By now you should be able of switching the server to and from
maintenance mode.

The next essential feature needed is to allow specific users to be
able to access the original site, not the maintenance version, so that
they can view the changes reflected while they are working.

The tweaking here has to take place in the original virtual
server. The steps are also fairly simple.
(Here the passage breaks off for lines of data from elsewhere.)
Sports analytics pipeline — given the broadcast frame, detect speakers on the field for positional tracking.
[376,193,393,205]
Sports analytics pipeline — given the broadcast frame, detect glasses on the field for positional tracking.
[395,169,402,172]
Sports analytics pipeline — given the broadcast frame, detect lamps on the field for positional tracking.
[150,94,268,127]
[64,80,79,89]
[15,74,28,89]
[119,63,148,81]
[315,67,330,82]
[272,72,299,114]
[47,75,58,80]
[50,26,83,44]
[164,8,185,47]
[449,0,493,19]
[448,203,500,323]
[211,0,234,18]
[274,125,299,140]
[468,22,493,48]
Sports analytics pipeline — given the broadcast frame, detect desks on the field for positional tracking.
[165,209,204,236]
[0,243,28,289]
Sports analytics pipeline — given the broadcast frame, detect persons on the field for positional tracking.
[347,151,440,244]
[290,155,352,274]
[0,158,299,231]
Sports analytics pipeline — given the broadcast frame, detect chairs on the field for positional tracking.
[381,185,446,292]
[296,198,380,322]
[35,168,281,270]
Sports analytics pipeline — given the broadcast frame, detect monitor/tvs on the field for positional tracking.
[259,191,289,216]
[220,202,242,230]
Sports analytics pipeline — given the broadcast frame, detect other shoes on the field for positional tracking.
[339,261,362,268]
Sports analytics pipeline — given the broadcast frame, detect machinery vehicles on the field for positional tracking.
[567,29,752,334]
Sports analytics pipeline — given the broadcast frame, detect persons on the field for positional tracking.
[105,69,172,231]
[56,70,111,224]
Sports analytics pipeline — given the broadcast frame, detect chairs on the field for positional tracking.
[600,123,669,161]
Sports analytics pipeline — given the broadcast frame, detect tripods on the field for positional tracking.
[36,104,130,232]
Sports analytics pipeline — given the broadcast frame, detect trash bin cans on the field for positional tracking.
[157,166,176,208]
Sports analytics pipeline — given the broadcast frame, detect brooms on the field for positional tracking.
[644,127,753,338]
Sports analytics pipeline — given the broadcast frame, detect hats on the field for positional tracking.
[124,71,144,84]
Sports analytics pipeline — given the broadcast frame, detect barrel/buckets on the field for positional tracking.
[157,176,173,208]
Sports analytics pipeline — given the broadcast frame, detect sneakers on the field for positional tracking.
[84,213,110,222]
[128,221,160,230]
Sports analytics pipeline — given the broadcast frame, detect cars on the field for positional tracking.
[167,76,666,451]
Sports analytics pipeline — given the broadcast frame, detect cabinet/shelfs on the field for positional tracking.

- In this example we will be adding a new imaginary domain to the list
of domains managed by the virtual host. This domain should be
accessible from our intranet only. For the purpose of this document,
it will be we will use 'intranet_example'.
+
.Host Matches
image::media/images/cookbook_maintenance_advanced_domains.png[Domains]
+
[NOTE]
As mentioned in the link:config_virtual_servers.html[Virtual Servers]
section, you should keep in mind the way the domain lists are
interpreted. Whenever Cherokee receives a request for a specific
domain, it evaluates the `Domain list` of every defined virtual host
in the order defined by the priorities of such hosts. If no domain
name matches the request, Cherokee re-evaluates the list of virtual
hosts as before, trying to match the request against the `Nicknames`.
Only after failing both with the domain names and the nicknames will
Cherokee issue the failure.

- And we will add this domain to our /etc/hosts file as an alias for
  the real server.
+
----
10.0.0.118	intranet_example
----
+
In this case we are using the IP address assigned to the server in our
intranet, and this will grant access from our computer to the original
site whether the copycat is present or not.
+
You might want to reflect such configuration in a private DNS in case
you need more flexibility, restrict access to specific IP ranges and
similar security measures, but the principles are the same.